Shadow of Suribachi: Raising the Flags on Iwo Jima
- Author: Parker Bishop Albee, Jr. Keller Cushing Freeman
- Cover artist: Joe Rosenthal (photograph: Raising the Flag on Iwo Jima)
- Language: English
- Genre: Military history
- Publisher: Praeger Publishers
- Publication date: 1995
- Publication place: United States
- Media type: Print Hardcover
- Pages: 174 pp (first edition, hardcover)
- ISBN: 0-275-95063-8 (first edition, hardcover)
- OCLC: 31010773
- Dewey Decimal: 940.54/2528 22
- LC Class: D767.99.I9 A4 1995

= Shadow of Suribachi =

Shadow of Suribachi: Raising The Flags on Iwo Jima (1995) is a book released during the 50th anniversary of the flag-raising(s) atop Mount Suribachi on Iwo Jima during World War II which was written by Parker Bishop Albee, Jr. and Keller Cushing Freeman. The book mainly examines the controversy over the identification of the flag-raiser who was positioned at the base of the flagpole in Joe Rosenthal's Raising the Flag on Iwo Jima photograph of the second flag-raising on February 23, 1945.

==Overview==

The authors examine various staging myths about Rosenthal's photograph of six men raising the flag on Iwo Jima. Much of the book is devoted to the story of Sergeant Hank Hansen who was initially identified as one of these men and became the model for one of the six figures in the Marine Corps War Memorial. Hansen was a member of the 40-man combat patrol mostly from Third Platoon, E Company, 28th Marines, that raised the first of two flags on the summit of Mount Suribachi on February 23, 1945. After the battle of Iwo Jima, Hansen was incorrectly identified as a flag-raiser by E Company's runner, Rene Gagnon, who was also identified as a second flag-raiser. E Company's Third Platoon corpsman, John Bradley (incorrectly identified as a second flag-raiser), also misidentified Hansen. Marine Ira Hayes was the only second flag-raiser who correctly identified Corporal Harlon Block, who was officially recognized as a second flag-raiser in January 1947.

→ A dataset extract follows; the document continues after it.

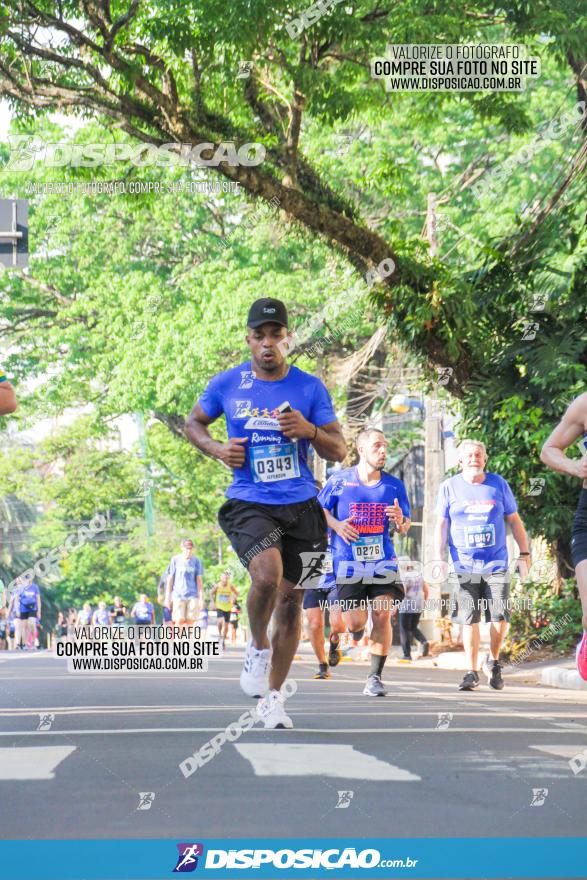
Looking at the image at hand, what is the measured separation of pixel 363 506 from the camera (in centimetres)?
1208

==Ira Hayes questions misidentification==

Among the topics discussed in the book is the struggle by Ira Hayes (a surviving second-flag-raiser) to correctly identify Corporal Harlon Block as one of the second flag-raisers. Block was misidentified as Hansen in Rosenthal's photograph. Both Block and Hansen were killed on Iwo Jima on March 1, 1945. In April 1945 Hayes, Gagnon and Bradley were returned to the United States and interviewed by a Marine Corps lieutenant colonel about the flag-raising before embarking on a cross-country war bond drive tour. Hayes tried to raise the issue of the error in identifying Block. He was told that Block had already been identified publicly as flag-raisers by the Marine Corps on April 8, and that since both men had died the matter was considered closed. The 7th War Loan Drive began on 11 May and the trio visited 33 American cities to sell war bonds, but Hayes was ordered back to E Company in Hawaii on April 24. The tour continued without him until July 4.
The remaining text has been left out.